Arthur John Dooley (17 January 1929 – 7 January 1994) went from being a welder at Cammell Laird shipbuilders on leaving school, to developing as an artist making impassioned religious sculptures in metal, via the Irish Guards, the Palestine Liberation Organisation, and a cleaning job at St. Martin’s School of Art, where he finally found his true vocation.
The Black Christ
As a kid I regularly came face to face with the Black Christ, as my bus stopped just yards from the outstretched arms of this Liverpool landmark. From the top deck I could see the intricate metalwork of exposed muscle and sinew as the shocking figure reached out towards me.
The Black Christ resurrected
Arthur Dooley’s now Resurrected Christ is fixed to the wall of the Methodist Church on Princes Avenue, Liverpool 8. For many Liverpudlians it is the most prominent of the works left by this worker artist.
Popularly known as the Black Christ, it was received with outrage and horror by some at the time of its installation in 1969. Not for Arthur the Western depiction of Christ as a white, bearded and haloed hippie. Arthur not only saw, but celebrated, the pain and struggle through adversity that the resurrection represents.
As the Reverend Donald May noted in his sermon at the time: ”The Resurrection has a message of hope for our modern world as a whole. The forces of evil and destruction seem to be so powerful; there is so much that threatens to crush the human spirit. The Resurrection…gives the assurance that as He triumphed over the powers of hatred, evil and death, so in the end God and goodness, justice and freedom, love and peace, will be victorious.”
Work and life of the young Dooley
As a welder at Cammell Laird shipyard when he left school, Arthur understood and worked with metal, but more than that, he understood those he lived and worked among, and that justice and freedom would only come through struggle. As a lifelong socialist, former member of the Communist Party, and devout Catholic, his religious work expresses the pain and struggle of the working class.
No doubt in search of adventure, Arthur enlisted in the Irish Guards in 1946. Whether the adventure he found was to his liking was another matter, as he went absent without leave before briefly joining the Palestine Liberation Organisation. Back in London, Arthur became a cleaner and later a student at St Martin’s School of Art.
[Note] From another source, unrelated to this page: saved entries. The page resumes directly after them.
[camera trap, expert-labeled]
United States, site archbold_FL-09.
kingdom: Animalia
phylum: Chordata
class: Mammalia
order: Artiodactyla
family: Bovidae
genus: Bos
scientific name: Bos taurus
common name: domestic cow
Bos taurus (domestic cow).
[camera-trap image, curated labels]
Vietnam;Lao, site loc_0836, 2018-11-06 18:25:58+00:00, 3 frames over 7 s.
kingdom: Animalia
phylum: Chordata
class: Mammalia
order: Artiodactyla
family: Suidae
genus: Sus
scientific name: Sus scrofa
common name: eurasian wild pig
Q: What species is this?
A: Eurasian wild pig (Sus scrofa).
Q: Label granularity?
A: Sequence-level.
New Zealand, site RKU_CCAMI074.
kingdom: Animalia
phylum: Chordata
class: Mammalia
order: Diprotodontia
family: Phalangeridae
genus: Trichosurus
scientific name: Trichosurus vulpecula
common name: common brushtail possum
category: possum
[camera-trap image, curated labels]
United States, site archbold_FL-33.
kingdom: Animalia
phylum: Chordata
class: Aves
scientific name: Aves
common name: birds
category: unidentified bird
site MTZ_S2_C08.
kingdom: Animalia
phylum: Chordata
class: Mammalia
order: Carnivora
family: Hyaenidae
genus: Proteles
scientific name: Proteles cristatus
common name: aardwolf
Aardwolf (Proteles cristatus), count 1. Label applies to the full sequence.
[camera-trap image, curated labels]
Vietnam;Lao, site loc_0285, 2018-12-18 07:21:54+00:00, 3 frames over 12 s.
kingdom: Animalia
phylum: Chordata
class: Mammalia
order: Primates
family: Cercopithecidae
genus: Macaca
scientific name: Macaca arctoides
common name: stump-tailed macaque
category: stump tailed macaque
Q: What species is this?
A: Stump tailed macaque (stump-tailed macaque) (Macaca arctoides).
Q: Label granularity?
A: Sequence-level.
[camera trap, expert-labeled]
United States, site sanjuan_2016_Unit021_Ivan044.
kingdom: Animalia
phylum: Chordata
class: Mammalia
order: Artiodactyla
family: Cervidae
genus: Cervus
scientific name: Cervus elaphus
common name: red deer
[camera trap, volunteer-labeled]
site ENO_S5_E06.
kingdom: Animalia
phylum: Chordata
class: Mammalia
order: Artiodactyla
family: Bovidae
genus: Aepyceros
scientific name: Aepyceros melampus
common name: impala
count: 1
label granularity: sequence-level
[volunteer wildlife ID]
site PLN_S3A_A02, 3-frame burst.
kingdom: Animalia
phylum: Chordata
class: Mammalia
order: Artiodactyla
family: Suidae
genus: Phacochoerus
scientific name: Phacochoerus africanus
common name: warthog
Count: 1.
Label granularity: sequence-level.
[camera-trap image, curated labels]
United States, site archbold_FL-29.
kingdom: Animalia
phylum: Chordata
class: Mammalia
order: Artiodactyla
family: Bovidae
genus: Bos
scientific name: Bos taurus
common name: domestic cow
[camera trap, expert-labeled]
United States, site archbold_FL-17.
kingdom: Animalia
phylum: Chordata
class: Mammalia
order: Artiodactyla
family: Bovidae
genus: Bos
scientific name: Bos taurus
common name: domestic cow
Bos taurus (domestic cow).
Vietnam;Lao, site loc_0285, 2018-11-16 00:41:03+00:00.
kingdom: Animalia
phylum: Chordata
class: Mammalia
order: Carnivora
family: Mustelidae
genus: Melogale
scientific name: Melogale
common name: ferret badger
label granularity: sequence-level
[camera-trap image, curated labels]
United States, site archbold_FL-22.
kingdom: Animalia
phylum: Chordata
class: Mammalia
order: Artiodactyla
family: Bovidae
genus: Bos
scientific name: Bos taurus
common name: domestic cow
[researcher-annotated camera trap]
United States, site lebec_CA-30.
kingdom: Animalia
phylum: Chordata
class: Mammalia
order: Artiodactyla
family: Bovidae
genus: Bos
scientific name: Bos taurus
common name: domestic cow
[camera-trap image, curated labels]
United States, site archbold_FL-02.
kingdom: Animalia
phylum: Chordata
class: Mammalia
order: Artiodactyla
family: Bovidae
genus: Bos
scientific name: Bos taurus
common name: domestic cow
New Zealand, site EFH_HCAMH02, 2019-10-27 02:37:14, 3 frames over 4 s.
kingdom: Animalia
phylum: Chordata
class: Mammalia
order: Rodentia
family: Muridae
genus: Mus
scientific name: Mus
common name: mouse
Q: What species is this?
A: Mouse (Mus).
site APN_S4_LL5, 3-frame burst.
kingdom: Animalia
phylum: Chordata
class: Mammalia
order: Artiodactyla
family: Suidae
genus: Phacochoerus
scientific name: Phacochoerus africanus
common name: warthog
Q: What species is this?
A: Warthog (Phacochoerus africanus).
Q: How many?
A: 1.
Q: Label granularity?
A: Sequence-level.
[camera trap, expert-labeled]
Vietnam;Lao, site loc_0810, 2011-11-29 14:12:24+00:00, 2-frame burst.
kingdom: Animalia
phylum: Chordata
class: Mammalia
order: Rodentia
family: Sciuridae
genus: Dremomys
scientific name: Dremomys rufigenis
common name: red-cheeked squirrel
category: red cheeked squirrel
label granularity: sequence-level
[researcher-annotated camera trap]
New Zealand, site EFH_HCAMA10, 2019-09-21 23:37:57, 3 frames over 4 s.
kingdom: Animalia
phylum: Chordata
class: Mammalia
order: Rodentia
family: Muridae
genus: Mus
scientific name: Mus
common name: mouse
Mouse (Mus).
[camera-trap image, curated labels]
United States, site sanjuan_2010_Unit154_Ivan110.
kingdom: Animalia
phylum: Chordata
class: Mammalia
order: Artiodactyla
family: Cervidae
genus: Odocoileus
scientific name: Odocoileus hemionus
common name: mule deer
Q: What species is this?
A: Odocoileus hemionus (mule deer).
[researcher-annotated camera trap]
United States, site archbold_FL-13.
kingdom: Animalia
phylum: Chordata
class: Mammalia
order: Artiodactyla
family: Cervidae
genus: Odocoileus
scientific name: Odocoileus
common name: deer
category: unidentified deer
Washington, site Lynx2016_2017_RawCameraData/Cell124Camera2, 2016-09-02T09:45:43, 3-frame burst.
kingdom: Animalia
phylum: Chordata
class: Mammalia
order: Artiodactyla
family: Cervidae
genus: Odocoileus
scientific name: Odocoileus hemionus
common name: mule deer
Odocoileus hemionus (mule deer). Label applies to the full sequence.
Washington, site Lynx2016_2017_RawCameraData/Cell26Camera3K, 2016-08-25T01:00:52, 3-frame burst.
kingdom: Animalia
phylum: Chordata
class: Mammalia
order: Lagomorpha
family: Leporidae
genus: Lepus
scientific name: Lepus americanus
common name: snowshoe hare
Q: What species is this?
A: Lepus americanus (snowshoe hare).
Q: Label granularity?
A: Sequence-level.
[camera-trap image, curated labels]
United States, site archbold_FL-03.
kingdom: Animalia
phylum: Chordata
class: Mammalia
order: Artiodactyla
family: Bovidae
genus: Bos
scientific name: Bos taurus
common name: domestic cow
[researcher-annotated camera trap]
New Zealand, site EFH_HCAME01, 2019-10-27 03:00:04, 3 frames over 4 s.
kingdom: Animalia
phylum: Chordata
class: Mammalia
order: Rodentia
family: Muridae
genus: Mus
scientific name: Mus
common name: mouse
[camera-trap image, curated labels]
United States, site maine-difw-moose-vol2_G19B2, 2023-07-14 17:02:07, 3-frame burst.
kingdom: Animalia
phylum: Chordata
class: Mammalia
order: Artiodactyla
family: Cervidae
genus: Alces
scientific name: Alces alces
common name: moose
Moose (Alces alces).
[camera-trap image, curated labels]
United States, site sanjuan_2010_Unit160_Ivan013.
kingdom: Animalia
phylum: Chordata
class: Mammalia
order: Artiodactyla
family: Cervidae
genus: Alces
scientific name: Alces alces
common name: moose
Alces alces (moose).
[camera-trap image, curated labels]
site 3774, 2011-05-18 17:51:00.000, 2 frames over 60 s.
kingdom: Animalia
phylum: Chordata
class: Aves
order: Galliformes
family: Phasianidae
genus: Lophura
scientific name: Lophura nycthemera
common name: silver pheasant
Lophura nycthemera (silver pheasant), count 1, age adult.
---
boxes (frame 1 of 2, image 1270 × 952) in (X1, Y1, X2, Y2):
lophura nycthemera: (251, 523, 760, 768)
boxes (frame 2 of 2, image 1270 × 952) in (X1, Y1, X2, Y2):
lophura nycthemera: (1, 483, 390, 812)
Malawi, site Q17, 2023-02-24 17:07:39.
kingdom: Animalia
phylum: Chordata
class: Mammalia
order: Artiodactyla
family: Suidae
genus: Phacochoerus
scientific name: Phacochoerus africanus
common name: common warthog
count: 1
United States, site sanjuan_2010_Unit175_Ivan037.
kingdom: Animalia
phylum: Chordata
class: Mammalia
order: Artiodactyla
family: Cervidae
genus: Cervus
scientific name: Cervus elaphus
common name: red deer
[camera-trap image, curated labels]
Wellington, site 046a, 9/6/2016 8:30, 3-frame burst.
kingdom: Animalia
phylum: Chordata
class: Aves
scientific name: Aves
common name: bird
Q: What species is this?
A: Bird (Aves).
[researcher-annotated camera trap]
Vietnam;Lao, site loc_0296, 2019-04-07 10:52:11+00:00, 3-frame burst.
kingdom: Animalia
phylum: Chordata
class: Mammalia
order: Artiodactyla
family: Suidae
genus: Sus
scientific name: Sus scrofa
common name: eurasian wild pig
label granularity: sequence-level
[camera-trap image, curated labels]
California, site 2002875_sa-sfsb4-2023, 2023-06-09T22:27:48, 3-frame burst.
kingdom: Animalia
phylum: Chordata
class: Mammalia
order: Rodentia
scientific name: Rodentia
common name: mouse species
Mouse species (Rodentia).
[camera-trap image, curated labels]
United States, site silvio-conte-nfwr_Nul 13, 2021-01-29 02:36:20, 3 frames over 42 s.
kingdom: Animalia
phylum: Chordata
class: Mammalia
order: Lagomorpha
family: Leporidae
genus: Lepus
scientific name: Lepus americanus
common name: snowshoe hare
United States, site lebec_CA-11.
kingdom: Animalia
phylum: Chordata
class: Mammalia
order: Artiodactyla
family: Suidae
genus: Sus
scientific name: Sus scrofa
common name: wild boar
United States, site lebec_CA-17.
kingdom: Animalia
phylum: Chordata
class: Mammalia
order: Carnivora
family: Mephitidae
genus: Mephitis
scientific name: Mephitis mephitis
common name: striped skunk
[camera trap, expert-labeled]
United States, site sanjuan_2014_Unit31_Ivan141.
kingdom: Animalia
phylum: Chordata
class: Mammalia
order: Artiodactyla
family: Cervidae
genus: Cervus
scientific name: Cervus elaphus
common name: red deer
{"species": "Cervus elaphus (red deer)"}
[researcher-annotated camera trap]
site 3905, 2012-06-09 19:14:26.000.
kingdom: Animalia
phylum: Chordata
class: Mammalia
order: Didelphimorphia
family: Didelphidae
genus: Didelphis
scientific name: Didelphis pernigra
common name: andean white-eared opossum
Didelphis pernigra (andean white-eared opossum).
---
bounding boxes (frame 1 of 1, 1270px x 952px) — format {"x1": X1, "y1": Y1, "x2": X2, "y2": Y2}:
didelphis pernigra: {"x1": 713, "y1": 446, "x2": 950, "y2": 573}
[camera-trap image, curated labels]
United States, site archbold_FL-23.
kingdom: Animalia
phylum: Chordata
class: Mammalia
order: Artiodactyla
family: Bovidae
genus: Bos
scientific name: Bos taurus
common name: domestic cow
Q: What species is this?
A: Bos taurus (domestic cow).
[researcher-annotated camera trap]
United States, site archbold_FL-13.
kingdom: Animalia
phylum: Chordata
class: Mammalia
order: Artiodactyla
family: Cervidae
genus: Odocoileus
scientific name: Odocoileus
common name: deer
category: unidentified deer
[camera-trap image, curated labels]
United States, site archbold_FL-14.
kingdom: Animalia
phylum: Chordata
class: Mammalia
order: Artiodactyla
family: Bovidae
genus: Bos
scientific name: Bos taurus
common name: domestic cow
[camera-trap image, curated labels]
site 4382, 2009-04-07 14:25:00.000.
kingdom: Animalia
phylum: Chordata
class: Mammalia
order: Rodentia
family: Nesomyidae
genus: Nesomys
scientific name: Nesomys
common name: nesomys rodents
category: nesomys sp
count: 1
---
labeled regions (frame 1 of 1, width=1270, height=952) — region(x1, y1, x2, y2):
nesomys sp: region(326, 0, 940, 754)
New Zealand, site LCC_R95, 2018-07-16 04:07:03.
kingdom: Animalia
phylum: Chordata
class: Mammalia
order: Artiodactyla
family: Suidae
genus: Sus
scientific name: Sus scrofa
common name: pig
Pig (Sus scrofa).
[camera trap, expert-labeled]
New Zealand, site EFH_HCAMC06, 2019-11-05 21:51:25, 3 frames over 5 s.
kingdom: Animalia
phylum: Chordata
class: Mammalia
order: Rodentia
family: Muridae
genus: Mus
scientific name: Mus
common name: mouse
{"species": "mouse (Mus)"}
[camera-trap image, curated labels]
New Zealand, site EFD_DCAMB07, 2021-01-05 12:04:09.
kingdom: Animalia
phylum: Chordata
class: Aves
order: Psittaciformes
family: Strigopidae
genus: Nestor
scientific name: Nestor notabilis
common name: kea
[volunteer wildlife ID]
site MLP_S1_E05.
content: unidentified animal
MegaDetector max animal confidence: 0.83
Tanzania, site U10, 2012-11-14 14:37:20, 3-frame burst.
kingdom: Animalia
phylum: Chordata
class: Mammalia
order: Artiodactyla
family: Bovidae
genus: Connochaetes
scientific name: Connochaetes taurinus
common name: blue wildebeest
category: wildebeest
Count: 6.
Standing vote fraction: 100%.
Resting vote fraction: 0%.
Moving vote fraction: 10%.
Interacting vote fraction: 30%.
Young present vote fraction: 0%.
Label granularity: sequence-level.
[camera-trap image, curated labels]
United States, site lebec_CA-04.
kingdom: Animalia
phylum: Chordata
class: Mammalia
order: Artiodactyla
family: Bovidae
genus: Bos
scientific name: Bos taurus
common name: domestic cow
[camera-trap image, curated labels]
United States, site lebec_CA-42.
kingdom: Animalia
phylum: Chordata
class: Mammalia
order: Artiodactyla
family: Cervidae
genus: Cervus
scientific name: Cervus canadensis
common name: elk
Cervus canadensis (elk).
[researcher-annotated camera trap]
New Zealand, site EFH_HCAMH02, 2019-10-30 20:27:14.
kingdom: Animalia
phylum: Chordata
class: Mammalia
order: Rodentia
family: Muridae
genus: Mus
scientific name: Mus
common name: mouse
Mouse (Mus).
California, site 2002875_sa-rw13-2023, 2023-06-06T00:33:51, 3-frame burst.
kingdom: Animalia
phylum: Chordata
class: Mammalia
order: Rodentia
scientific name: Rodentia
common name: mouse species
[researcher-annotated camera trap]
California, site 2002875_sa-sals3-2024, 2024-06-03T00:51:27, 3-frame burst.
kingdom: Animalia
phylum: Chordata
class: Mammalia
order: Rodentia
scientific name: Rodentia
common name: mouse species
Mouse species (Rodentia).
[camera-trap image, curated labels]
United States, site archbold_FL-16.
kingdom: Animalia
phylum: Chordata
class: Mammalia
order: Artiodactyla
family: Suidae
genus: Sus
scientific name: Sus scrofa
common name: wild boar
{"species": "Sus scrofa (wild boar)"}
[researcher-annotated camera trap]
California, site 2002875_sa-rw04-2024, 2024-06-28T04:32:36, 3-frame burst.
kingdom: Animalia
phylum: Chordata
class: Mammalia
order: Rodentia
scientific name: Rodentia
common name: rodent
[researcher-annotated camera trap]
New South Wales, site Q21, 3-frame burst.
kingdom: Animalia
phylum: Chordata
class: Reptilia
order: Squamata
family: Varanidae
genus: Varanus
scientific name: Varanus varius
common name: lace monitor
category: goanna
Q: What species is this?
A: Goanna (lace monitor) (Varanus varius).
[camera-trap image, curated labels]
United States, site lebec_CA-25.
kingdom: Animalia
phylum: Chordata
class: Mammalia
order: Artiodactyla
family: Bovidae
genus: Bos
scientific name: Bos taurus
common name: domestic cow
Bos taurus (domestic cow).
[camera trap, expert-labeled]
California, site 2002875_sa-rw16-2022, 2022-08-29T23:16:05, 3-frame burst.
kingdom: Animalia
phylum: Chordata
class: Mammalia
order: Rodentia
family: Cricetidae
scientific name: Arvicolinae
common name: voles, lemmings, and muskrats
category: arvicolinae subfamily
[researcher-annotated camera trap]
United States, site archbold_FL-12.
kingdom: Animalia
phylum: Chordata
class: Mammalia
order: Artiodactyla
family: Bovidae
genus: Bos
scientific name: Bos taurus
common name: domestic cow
Beginning to establish himself as an artist and sculptor, Arthur returned to his roots and set up a small studio in Liverpool in 1956. To support himself he worked in the Dunlop rubber factory, round the corner from my childhood home in Speke.
Risen: celebrating Arthur Dooley Day
Arthur Dooley’s art
Arthur launched his first London exhibition in 1962, and achieved widespread recognition for Fifteen Stations of the Cross in St Mary’s RC Church, Leyland. Despite his growing reputation within the art world, Arthur never lost his commitment to workers’ rights, and designed a bright red ‘Speaker’s Podium’ for the Liverpool Trades Council. The structure became a celebration of free speech and a space for discussion and protest. It was quietly dismantled in 1990 in a Council refurbishment of the Pier Head, and has since been lost.
In past years Dooley Day has been celebrated with public screenings, exhibitions and multimedia events, supported by The Florence Institute in the Dingle where Arthur was born, and by Writing on the Wall.
This year the celebration’s founder, local artist Tom Calderbank, will be conducting a tour of the sculptor’s studio, and has issued a call to all arts and cultural organisations in Liverpool, to make next year’s 10th anniversary the biggest yet.
The Resurrected Christ mentioned in literature
Arthur’s resurrected Christ appears in my third novel ‘Before The Storm’.
“Vinny pointed up. ‘I used to see that statue on the way home from town. It’s weird how something can be both so frightening and so beautiful. He’s the Black Christ?’
‘He’s supposed to be the resurrected Christ, but you know the guy who made it?’ asked Jaime.
‘No, no idea.’ said Vinny.
‘Arthur Dooley. Whenever I see the statue, I don’t see resurrection, but death. To me, he looks more like a famine victim from Ireland than a resurrected Christ.’
‘Wow, maybe you’re right.’ Vinny looked at the statue, arms outstretched. Black or Irish, who was the figure appealing to?”
A symbol of our struggle
It was Arthur Dooley’s hope that we could see ourselves in that tortured figure. As someone who walked the same streets, drank in some of the same pubs, and shares a similar Irish catholic socialist background, I see our continued struggle for justice and humanity.